- Task: When you reach the line that contains "188 Lisland Drive, Taupo - Carousel 27", begin copying exactly, and continue through the last line of the data; no pictures belong in the copy.

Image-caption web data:
╭──
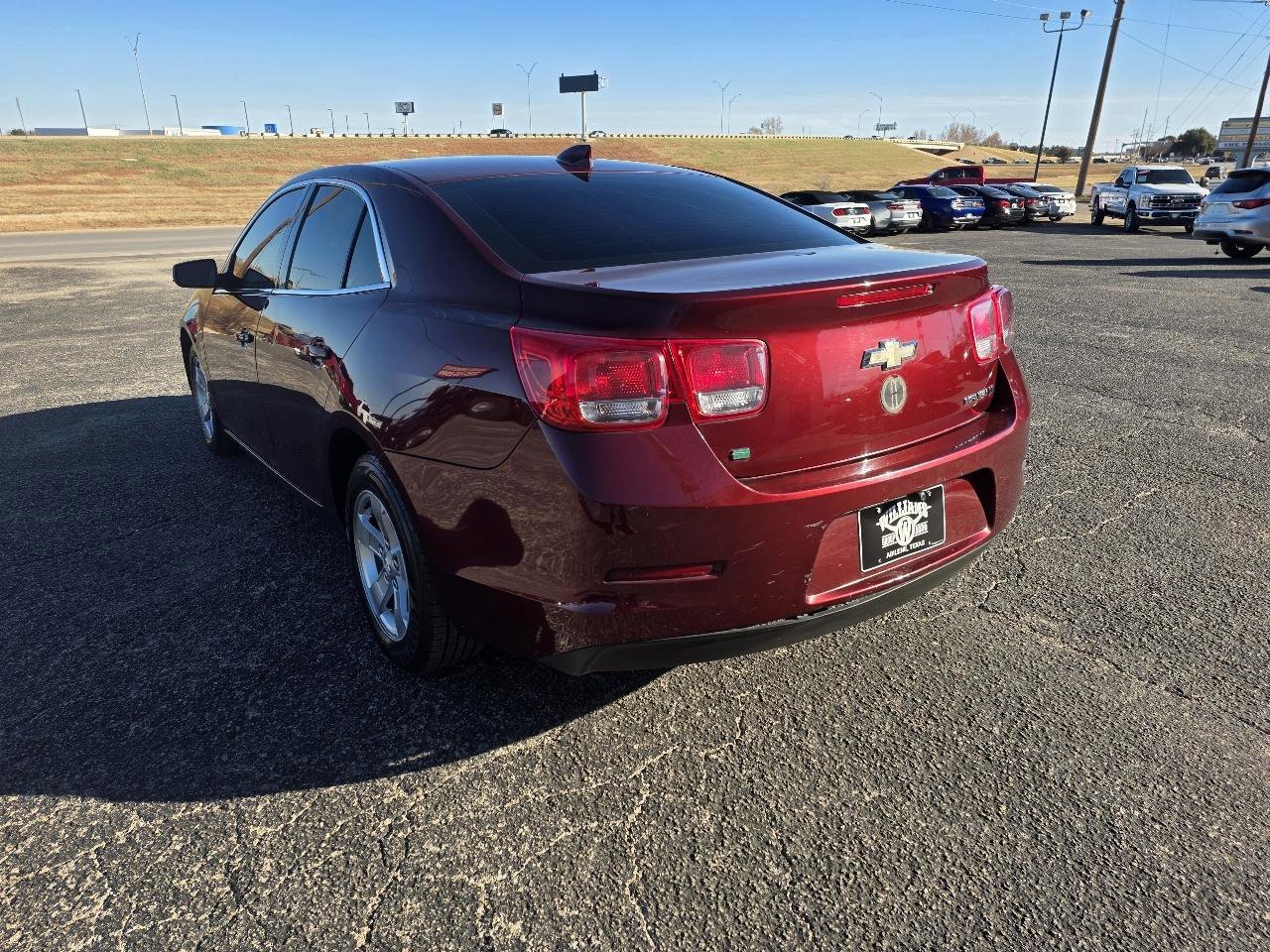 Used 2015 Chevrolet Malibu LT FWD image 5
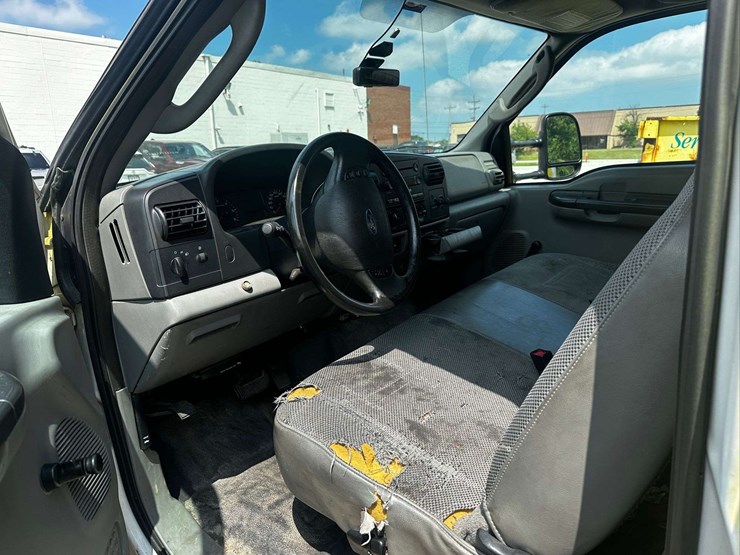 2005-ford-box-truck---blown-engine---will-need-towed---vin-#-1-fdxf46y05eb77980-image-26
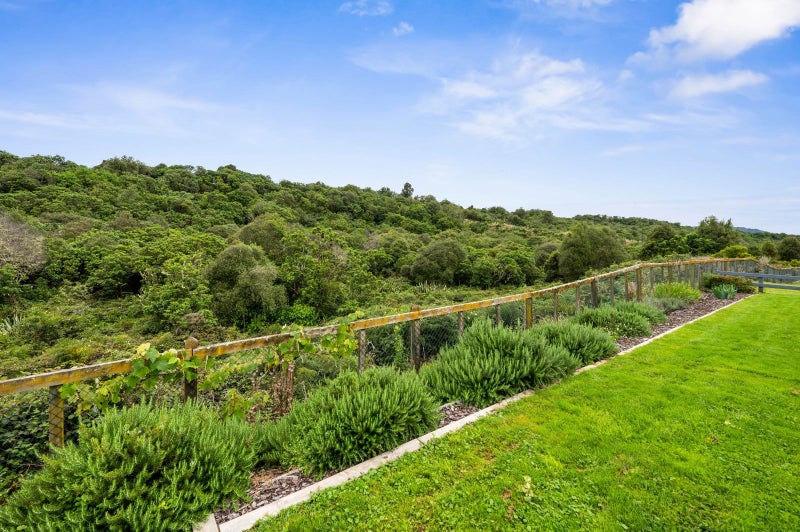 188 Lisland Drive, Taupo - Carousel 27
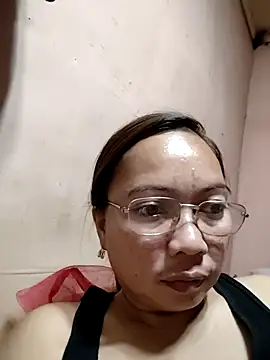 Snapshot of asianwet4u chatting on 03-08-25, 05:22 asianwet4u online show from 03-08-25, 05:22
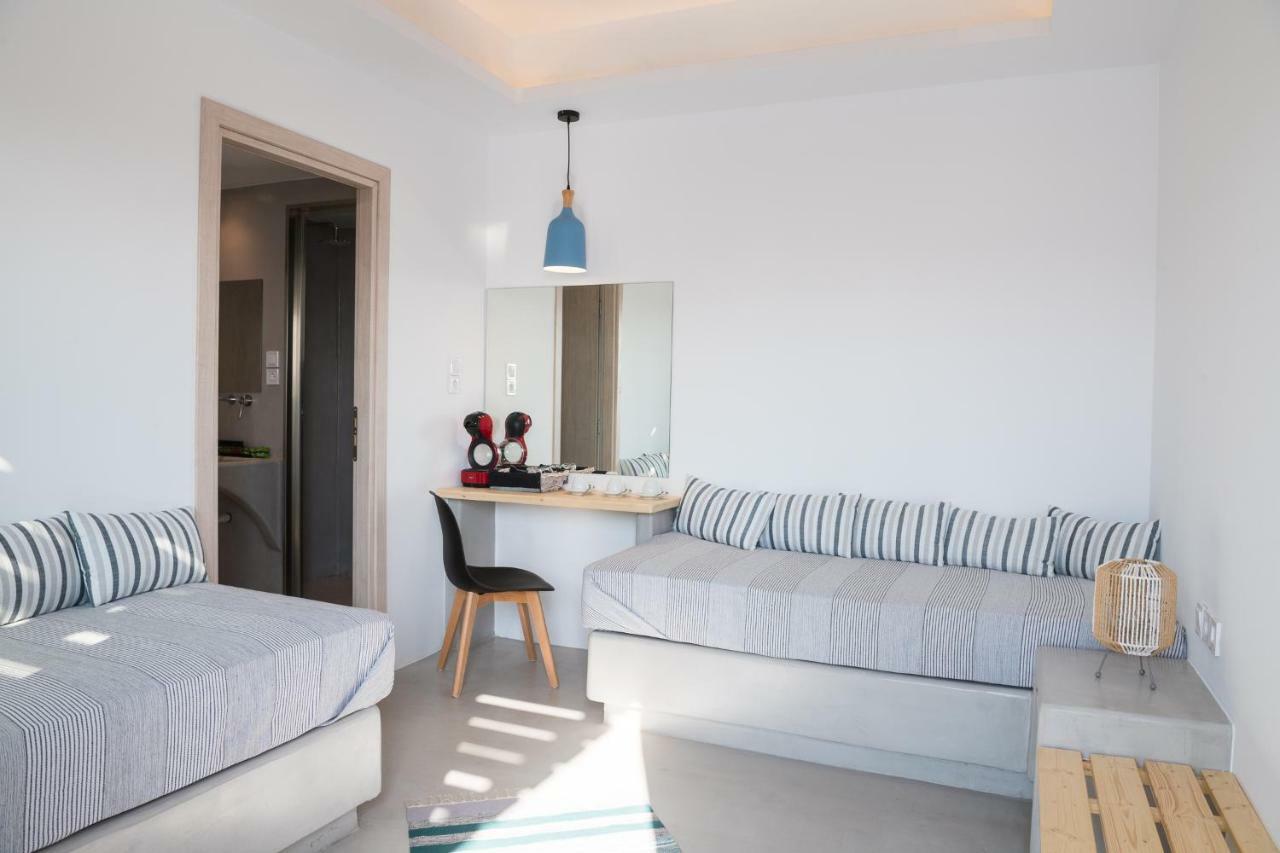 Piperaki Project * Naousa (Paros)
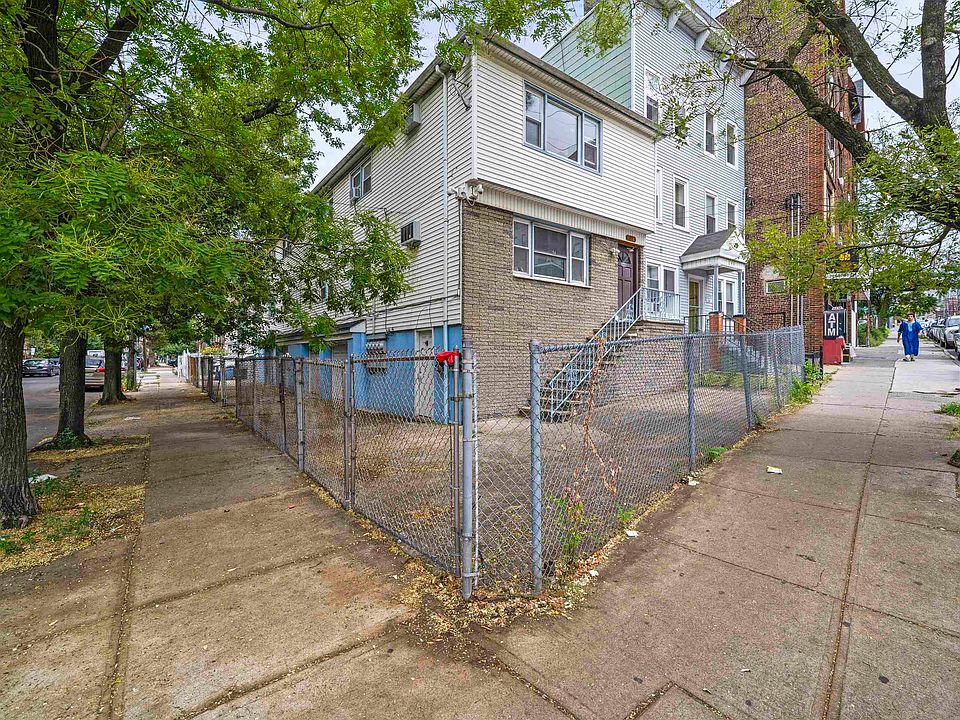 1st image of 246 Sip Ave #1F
╰──
- Answer section:
 188 Lisland Drive, Taupo - Carousel 27
 Snapshot of asianwet4u chatting on 03-08-25, 05:22 asianwet4u online show from 03-08-25, 05:22
 Piperaki Project * Naousa (Paros)
 1st image of 246 Sip Ave #1F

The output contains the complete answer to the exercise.